Task instructions: Within the material below, transcribe exactly the lines from the one holding "Plague having broken" through the one holding "Lieutenant-Colonel, First Assistant Resident.", keeping both ends and skipping the rest.

Entries provided:
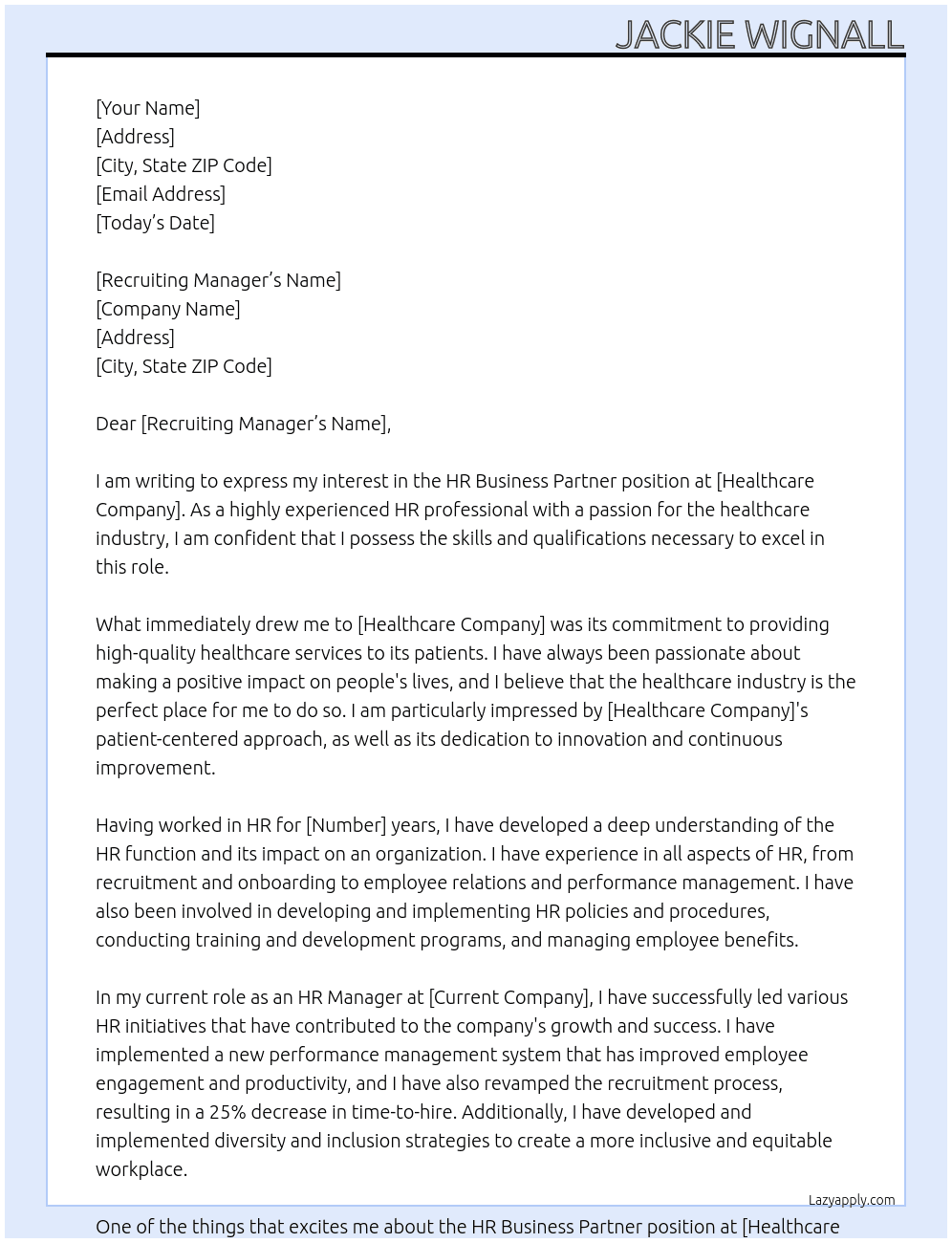 JACKIE WIGNALL

[Your Name]
[Address]
[City, State ZIP Code]
[Email Address]
[Today's Date]

[Recruiting Manager's Name]
[Company Name]
[Address]
[City, State ZIP Code]

Dear [Recruiting Manager's Name],

I am writing to express my interest in the HR Business Partner position at [Healthcare Company]. As a highly experienced HR professional with a passion for the healthcare industry, I am confident that I possess the skills and qualifications necessary to excel in this role.

What immediately drew me to [Healthcare Company] was its commitment to providing high-quality healthcare services to its patients. I have always been passionate about making a positive impact on people's lives, and I believe that the healthcare industry is the perfect place for me to do so. I am particularly impressed by [Healthcare Company]'s patient-centered approach, as well as its dedication to innovation and continuous improvement.

Having worked in HR for [Number] years, I have developed a deep understanding of the HR function and its impact on an organization. I have experience in all aspects of HR, from recruitment and onboarding to employee relations and performance management. I have also been involved in developing and implementing HR policies and procedures, conducting training and development programs, and managing employee benefits.

In my current role as an HR Manager at [Current Company], I have successfully led various HR initiatives that have contributed to the company's growth and success. I have implemented a new performance management system that has improved employee engagement and productivity, and I have also revamped the recruitment process, resulting in a 25% decrease in time-to-hire. Additionally, I have developed and implemented diversity and inclusion strategies to create a more inclusive and equitable workplace.

Lazyapply.com

One of the things that excites me about the HR Business Partner position at [Healthcare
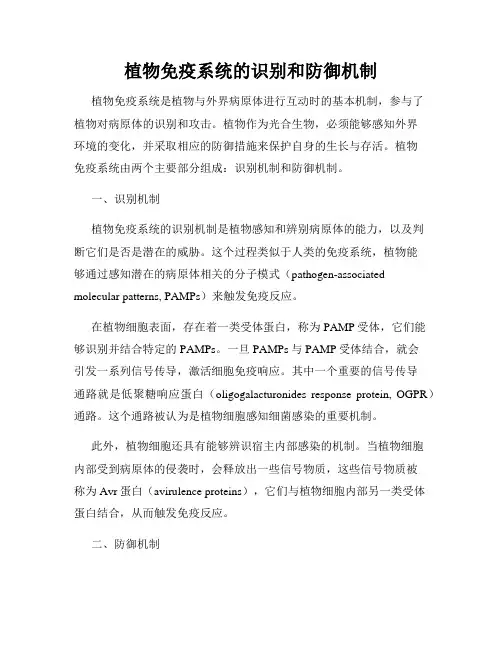 植物免疫系统的识别和防御机制

植物免疫系统是植物与外界病原体进行互动时的基本机制，参与了植物对病原体的识别和攻击。植物作为光合生物，必须能够感知外界环境的变化，并采取相应的防御措施来保护自身的生长与存活。植物免疫系统由两个主要部分组成：识别机制和防御机制。

一、识别机制

植物免疫系统的识别机制是植物感知和辨别病原体的能力，以及判断它们是否是潜在的威胁。这个过程类似于人类的免疫系统，植物能够通过感知潜在的病原体相关的分子模式（pathogen-associated molecular patterns, PAMPs）来触发免疫反应。

在植物细胞表面，存在着一类受体蛋白，称为PAMP受体，它们能够识别并结合特定的PAMPs。一旦PAMPs与PAMP受体结合，就会引发一系列信号传导，激活细胞免疫响应。其中一个重要的信号传导通路就是低聚糖响应蛋白（oligogalacturonides response protein, OGPR）通路。这个通路被认为是植物细胞感知细菌感染的重要机制。

此外，植物细胞还具有能够辨识宿主内部感染的机制。当植物细胞内部受到病原体的侵袭时，会释放出一些信号物质，这些信号物质被称为Avr蛋白（avirulence proteins），它们与植物细胞内部另一类受体蛋白结合，从而触发免疫反应。

二、防御机制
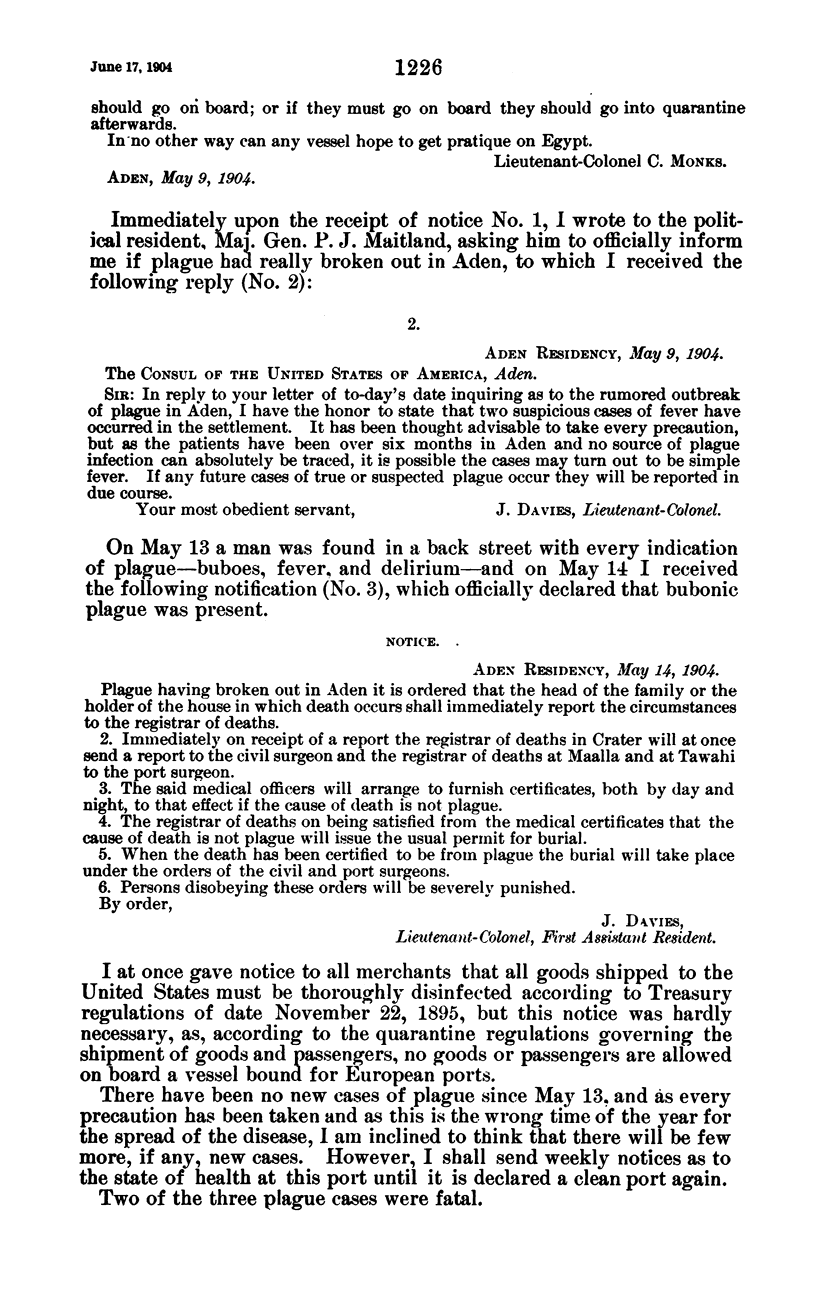 June 17, 1904

1226

should go on board; or if they must go on board they should go into quarantine afterwards.

In no other way can any vessel hope to get pratique on Egypt.

Lieutenant-Colonel C. Monks.

Aden, May 9, 1904.

Immediately upon the receipt of notice No. 1, I wrote to the political resident, Maj. Gen. P. J. Maitland, asking him to officially inform me if plague had really broken out in Aden, to which I received the following reply (No. 2):

2.

Aden Residency, May 9, 1904.

The Consul of the United States of America, Aden.

Sir: In reply to your letter of to-day's date inquiring as to the rumored outbreak of plague in Aden, I have the honor to state that two suspicious cases of fever have occurred in the settlement. It has been thought advisable to take every precaution, but as the patients have been over six months in Aden and no source of plague infection can absolutely be traced, it is possible the cases may turn out to be simple fever. If any future cases of true or suspected plague occur they will be reported in due course.

Your most obedient servant,

J. Davies, Lieutenant-Colonel.

On May 13 a man was found in a back street with every indication of plague—buboes, fever, and delirium—and on May 14 I received the following notification (No. 3), which officially declared that bubonic plague was present.

NOTICE.

Aden Residency, May 14, 1904.

Plague having broken out in Aden it is ordered that the head of the family or the holder of the house in which death occurs shall immediately report the circumstances to the registrar of deaths.

2. Immediately on receipt of a report the registrar of deaths in Crater will at once send a report to the civil surgeon and the registrar of deaths at Maalla and at Tawahi to the port surgeon.

3. The said medical officers will arrange to furnish certificates, both by day and night, to that effect if the cause of death is not plague.

4. The registrar of deaths on being satisfied from the medical certificates that the cause of death is not plague will issue the usual permit for burial.

5. When the death has been certified to be from plague the burial will take place under the orders of the civil and port surgeons.

6. Persons disobeying these orders will be severely punished.

By order,

J. Davies,
Lieutenant-Colonel, First Assistant Resident.

I at once gave notice to all merchants that all goods shipped to the United States must be thoroughly disinfected according to Treasury regulations of date November 22, 1895, but this notice was hardly necessary, as, according to the quarantine regulations governing the shipment of goods and passengers, no goods or passengers are allowed on board a vessel bound for European ports.

There have been no new cases of plague since May 13, and as every precaution has been taken and as this is the wrong time of the year for the spread of the disease, I am inclined to think that there will be few more, if any, new cases. However, I shall send weekly notices as to the state of health at this port until it is declared a clean port again.

Two of the three plague cases were fatal.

Response:
Plague having broken out in Aden it is ordered that the head of the family or the holder of the house in which death occurs shall immediately report the circumstances to the registrar of deaths.

2. Immediately on receipt of a report the registrar of deaths in Crater will at once send a report to the civil surgeon and the registrar of deaths at Maalla and at Tawahi to the port surgeon.

3. The said medical officers will arrange to furnish certificates, both by day and night, to that effect if the cause of death is not plague.

4. The registrar of deaths on being satisfied from the medical certificates that the cause of death is not plague will issue the usual permit for burial.

5. When the death has been certified to be from plague the burial will take place under the orders of the civil and port surgeons.

6. Persons disobeying these orders will be severely punished.

By order,

J. Davies,
Lieutenant-Colonel, First Assistant Resident.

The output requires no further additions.